◆ Selected extract:
▼
Next up, take some time to draft a readable message text you can reuse quickly to convey all relevant information to the persons handling abuse@ mail at the other end.
Be polite (I've found that starting with a "Dear Colleague" helps), to the point, offer relevant information up front and provide links to more (such as in my case tcpdump output) for followup. Stress the urgency of the matter, but do not make threats of any kind, and save the expletives for some other time.
The issue here is to provide enough information to make the other party start working on the problem at their end and preferably inspire them to make that task a high priority one. Do offer an easy point of contact, make sure you can actually read and respond to email at the address you're sending from, and if necessary include the phone number where you are most easily reachable.
When you have a useful template message, get ready to send however many carefully amended copies of that message to however many colleagues (aka abuse@) it takes. Take care to cut and paste correctly, if there's a mismatch between your subject and your message body on anything essential or inconsistencies within your message, more likely than not your message will be discarded as a probable prank. Put any address you think relevant in your Cc: field, but do not hold out any high hopes off useful response from law enforcement. Only directly affected parties will display any interest whatsoever.
Fill in any blanks or template fields with the output from your monitoring tools. But remember, your main assets at this point are your people skills. If the volume is too high or you find the people part difficult, now is the time to enlist somebody to handle communications while you deal with the technical and analysis parts.
You will of course find that there are abuse contact addresses that are in fact black holes (despite the RFC stating basic requirements), and unless you are a name they've heard about you should expect law enforcement to be totally useless. But some useful information may turn up.
Good Tools Help, Beware Of Snake Oil
I've already mentioned monitoring tools, for collecting and analyzing your traffic. There is no question you need to have useful tools in place. What I have ended up doing is to collect NetFlow traffic metadata via OpenBSD's pflow(4) and similar means and monitoring the via NFSen. Other tools exist, and if you're interested in network traffic monitoring in general and NetFlow tools in particular, you could do worse than pick up a copy of Michael W. Lucas' recent book Network Flow Analysis.
Michael chose to work with the flow-tools family of utilities, but he does an outstanding job of explaining the subject in both theory and in the context of practical applications. What you read in Michael's book can easily be transferred to other toolsets once you get at grip on the matter.
▲
◆ Stated task A: Rewrite the passage on handling network abuse between "Good Tools Help, Beware" and "on the matter.", inclusive, substituting "excellent" for "outstanding".

◆ Exercise materials:
▼
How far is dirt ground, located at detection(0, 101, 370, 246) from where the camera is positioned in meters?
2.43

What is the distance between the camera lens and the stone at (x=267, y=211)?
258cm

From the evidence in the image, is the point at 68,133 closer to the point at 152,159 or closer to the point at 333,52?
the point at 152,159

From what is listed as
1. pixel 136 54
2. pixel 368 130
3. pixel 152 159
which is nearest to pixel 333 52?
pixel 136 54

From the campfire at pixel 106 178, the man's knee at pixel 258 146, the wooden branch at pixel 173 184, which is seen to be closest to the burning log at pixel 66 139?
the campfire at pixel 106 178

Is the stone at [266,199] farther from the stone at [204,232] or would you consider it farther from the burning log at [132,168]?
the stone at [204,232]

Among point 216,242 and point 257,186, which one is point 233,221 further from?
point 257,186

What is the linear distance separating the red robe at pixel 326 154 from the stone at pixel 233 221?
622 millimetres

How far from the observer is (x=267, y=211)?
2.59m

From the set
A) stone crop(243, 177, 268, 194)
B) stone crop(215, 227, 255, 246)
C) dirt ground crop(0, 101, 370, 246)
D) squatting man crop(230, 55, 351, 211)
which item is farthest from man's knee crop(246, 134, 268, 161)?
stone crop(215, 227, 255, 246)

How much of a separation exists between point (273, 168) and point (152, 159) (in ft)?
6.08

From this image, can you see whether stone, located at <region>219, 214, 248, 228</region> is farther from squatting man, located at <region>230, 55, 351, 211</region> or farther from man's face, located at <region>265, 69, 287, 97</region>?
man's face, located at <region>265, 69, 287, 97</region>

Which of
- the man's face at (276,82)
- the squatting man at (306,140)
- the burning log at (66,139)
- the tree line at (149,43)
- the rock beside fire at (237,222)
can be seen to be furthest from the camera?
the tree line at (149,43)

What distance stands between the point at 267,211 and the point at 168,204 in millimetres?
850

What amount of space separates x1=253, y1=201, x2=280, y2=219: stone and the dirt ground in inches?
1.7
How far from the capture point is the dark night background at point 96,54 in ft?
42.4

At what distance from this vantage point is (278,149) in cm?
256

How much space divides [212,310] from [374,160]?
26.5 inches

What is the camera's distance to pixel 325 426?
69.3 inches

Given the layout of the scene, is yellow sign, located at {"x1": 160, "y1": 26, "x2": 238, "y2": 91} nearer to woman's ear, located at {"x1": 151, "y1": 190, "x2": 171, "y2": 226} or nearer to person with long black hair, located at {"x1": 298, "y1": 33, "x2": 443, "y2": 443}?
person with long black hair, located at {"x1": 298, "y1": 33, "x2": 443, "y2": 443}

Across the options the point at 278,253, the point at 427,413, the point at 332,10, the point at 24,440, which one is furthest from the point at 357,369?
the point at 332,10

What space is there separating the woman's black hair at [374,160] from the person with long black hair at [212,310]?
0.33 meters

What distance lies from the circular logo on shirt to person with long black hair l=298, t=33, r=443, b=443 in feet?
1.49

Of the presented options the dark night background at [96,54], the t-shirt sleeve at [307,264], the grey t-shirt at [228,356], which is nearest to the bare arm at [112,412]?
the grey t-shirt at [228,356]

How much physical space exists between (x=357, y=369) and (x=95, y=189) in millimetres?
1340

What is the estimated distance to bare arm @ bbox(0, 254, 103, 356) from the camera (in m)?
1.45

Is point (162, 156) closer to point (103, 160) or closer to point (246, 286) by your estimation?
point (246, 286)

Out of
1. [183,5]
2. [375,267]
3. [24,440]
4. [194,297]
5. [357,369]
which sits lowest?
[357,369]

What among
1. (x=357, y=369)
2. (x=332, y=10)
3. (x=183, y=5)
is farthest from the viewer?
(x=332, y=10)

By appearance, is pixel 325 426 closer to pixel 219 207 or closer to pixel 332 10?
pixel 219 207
▲
◆ Stated task B: Copy out each line of the entries that contains the string "farthest".

◆ Written reply A:
Good Tools Help, Beware Of Snake Oil
I've already mentioned monitoring tools, for collecting and analyzing your traffic. There is no question you need to have useful tools in place. What I have ended up doing is to collect NetFlow traffic metadata via OpenBSD's pflow(4) and similar means and monitoring the via NFSen. Other tools exist, and if you're interested in network traffic monitoring in general and NetFlow tools in particular, you could do worse than pick up a copy of Michael W. Lucas' recent book Network Flow Analysis.
Michael chose to work with the flow-tools family of utilities, but he does an excellent job of explaining the subject in both theory and in the context of practical applications. What you read in Michael's book can easily be transferred to other toolsets once you get at grip on the matter.

◆ Written reply B:
which item is farthest from man's knee crop(246, 134, 268, 161)?
is farthest from the viewer?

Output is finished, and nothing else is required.